Highway 99 in Seattle, which is a double decker in places, is the one that scares me. My daughters use it all the time to bypass traffic on the busier I-5.
May 19th, 2008 at 12:19 pm
At some point the government has to make decisions like a family. What do we need to fix and what are we willing to do without until we get it fixed. Our infrastructure is in fact crumbling. In order to fix it we must decide what are we willing to put on hold, healthcare insurance, additional educational benefits, economic stimulus packages? I certainly don’t have the answers, but I do know that we can’t have it all, and there are some very tough decisions that need to be made by the next administration, regardless of their party affiliation.
May 19th, 2008 at 2:13 pm
I am sure you’re especially paranoid in Boston after the whole Big Dig disaster!
In our area, the Woodrow Wilson Bridge was literally falling apart but now they’re rebuild it and added an extra span.
May 19th, 2008 at 2:18 pm
Oh, the Big Dig is a whole other can of worms. The woman who died in the tunnel incident was from my neighborhood.
May 19th, 2008 at 8:11 pm
The problem is that 90% Federal funding for so many of these road/bridge projects. The states are addicted to that 90% so much that state officials like to build, build, build…It’s one thing to build lots of bridges, but the states are responsible for maintaining them. All 50 states do this all the time.

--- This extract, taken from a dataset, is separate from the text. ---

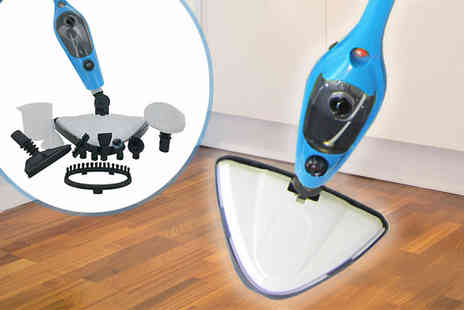 Home Decor Online - Eleven In One Multifunctional Steam Mop - Save 73%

I’m all for anything that assists in the maintaining of roads. Maybe a system of planned preventive maintenance might work, although like you say, nothing seems to be fixed correctly until the thing collapses
May 20th, 2008 at 7:16 am
thanks for reviving WPA from my era. we could make use of similar notions–like the CCC (civilian conservation corps) from back then– as a way to rehab the gulf coast as well as national infrastructure.
should we wait for another 1930s economic bottom or just keep pouring lives and dollars into iraq?
May 20th, 2008 at 8:10 am
Naomi, I LOVE the idea of the WPA.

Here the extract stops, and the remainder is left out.